End-to-End Judge Workflow

This guide walks through the complete lifecycle of developing and optimizing custom LLM judges using MLflow's judge APIs.

Why This Workflow Matters

Systematic Development

Move from subjective evaluation to data-driven judge development with clear metrics and goals.

Human-AI Alignment

Ensure your judges reflect human expertise and domain knowledge through structured feedback.

Continuous Improvement

Iterate and improve judge accuracy based on real-world performance and changing requirements.

Production Ready

Deploy judges with confidence knowing they've been tested and aligned with your quality standards.

The Development Cycle

Create Judge

Collect Feedback

Align with Humans

Test & Register

Step 1: Create Initial Judge

Start by defining your evaluation criteria:

python
from typing import Literal
import mlflow
from mlflow.genai.judges import make_judge
from mlflow.entities import AssessmentSource, AssessmentSourceType

# Create experiment for judge development
experiment_id = mlflow.create_experiment("support-judge-development")
mlflow.set_experiment(experiment_id=experiment_id)
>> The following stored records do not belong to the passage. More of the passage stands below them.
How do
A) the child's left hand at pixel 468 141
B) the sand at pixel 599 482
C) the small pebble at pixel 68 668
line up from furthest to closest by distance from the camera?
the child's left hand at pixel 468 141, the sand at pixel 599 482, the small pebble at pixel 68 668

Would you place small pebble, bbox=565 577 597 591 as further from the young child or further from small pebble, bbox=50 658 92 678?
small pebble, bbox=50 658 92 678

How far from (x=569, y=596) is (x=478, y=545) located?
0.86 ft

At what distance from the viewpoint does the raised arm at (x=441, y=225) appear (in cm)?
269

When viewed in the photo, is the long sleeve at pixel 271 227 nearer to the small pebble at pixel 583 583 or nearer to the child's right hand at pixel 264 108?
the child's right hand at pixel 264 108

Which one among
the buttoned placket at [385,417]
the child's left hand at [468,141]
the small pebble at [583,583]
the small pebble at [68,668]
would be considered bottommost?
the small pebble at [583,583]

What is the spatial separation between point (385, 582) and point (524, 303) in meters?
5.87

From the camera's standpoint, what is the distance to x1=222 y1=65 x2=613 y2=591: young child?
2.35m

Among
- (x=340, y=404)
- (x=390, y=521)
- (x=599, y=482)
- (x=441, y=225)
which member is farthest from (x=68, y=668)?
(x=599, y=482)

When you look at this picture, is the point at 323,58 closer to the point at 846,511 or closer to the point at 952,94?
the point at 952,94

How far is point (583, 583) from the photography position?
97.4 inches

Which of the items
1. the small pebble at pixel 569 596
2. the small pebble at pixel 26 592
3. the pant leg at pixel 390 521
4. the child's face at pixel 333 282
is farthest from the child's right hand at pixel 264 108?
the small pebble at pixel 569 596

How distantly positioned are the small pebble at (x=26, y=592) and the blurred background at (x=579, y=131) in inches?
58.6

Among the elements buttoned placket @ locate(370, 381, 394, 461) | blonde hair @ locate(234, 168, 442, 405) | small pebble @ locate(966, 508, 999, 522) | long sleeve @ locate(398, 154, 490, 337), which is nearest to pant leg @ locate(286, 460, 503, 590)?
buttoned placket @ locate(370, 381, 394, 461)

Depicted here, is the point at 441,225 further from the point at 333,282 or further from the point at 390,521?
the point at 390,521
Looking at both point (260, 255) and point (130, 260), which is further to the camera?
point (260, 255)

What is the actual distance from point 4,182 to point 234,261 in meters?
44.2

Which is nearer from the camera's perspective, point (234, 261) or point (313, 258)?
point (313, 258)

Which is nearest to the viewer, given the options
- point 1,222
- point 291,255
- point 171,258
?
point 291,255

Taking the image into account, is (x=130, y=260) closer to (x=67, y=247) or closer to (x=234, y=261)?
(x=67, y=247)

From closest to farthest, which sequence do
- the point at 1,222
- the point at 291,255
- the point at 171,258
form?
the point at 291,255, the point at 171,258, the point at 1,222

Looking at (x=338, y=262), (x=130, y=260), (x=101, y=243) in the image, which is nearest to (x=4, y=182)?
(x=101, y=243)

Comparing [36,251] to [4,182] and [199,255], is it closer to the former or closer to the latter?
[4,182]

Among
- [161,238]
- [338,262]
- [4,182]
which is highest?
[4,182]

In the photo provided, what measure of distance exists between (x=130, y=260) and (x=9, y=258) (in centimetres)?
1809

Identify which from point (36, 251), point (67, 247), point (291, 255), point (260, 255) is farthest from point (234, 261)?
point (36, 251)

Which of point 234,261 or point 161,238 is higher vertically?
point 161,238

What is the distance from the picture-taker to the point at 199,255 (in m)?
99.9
# Create a judge for evaluating customer support responses
support_judge = make_judge(
    name="support_quality",
    instructions="""
    Evaluate the quality of this customer support response.

    Rate as one of: excellent, good, needs_improvement, poor

    Consider:
    - Does it address the customer's issue?
    - Is the tone professional and empathetic?
    - Are next steps clear?

    Focus on {{ outputs }} responding to {{ inputs }}.
    """,
    model="anthropic:/claude-opus-4-1-20250805",
    feedback_value_type=Literal["excellent", "good", "needs_improvement", "poor"],
)

Step 2: Generate Traces and Collect Feedback

Run your application to generate traces, then collect human feedback:

python
# Generate traces from your application
@mlflow.trace
def customer_support_app(issue):
    # Your application logic here
    return {"response": f"I'll help you with: {issue}"}


# Run application to generate traces
issues = [
    "Password reset not working",
    "Billing discrepancy",
    "Feature request",
    "Technical error",
]

trace_ids = []
for issue in issues:
    with mlflow.start_run(experiment_id=experiment_id):
        result = customer_support_app(issue)
        trace_id = mlflow.get_last_active_trace_id()
        trace_ids.append(trace_id)

        # Judge evaluates the trace
        assessment = support_judge(inputs={"issue": issue}, outputs=result)

        # Log judge's assessment
        mlflow.log_assessment(trace_id=trace_id, assessment=assessment)

Collecting Human Feedback

After running your judge on traces, collect human feedback to establish ground truth:

MLflow UI (Recommended)
Programmatic (Existing Labels)

When to use: You need to collect human feedback for judge alignment.

The MLflow UI provides the most intuitive way to review traces and add feedback:

How to Collect Feedback

Open the MLflow UI and navigate to your experiment
Go to the Traces tab to see all generated traces
Click on individual traces to review:
- Input data (customer issues)
- Output responses
- Judge's initial assessment
Add your feedback by clicking "Add Feedback"
Select the assessment name matching your judge (e.g., "support_quality")
Provide your expert rating (excellent, good, needs_improvement, or poor)

Who Should Provide Feedback?

If you're NOT the domain expert:

Ask domain experts or other developers to provide labels through the MLflow UI
Distribute traces among team members with relevant expertise
Consider organizing feedback sessions where experts can review batches together

If you ARE the domain expert:

Review traces directly in the MLflow UI and add your expert assessments
Create a rubric or guidelines document to ensure consistency
Document your evaluation criteria for future reference

The UI automatically logs feedback in the correct format for alignment.

When to use: You already have ground truth labels from your data.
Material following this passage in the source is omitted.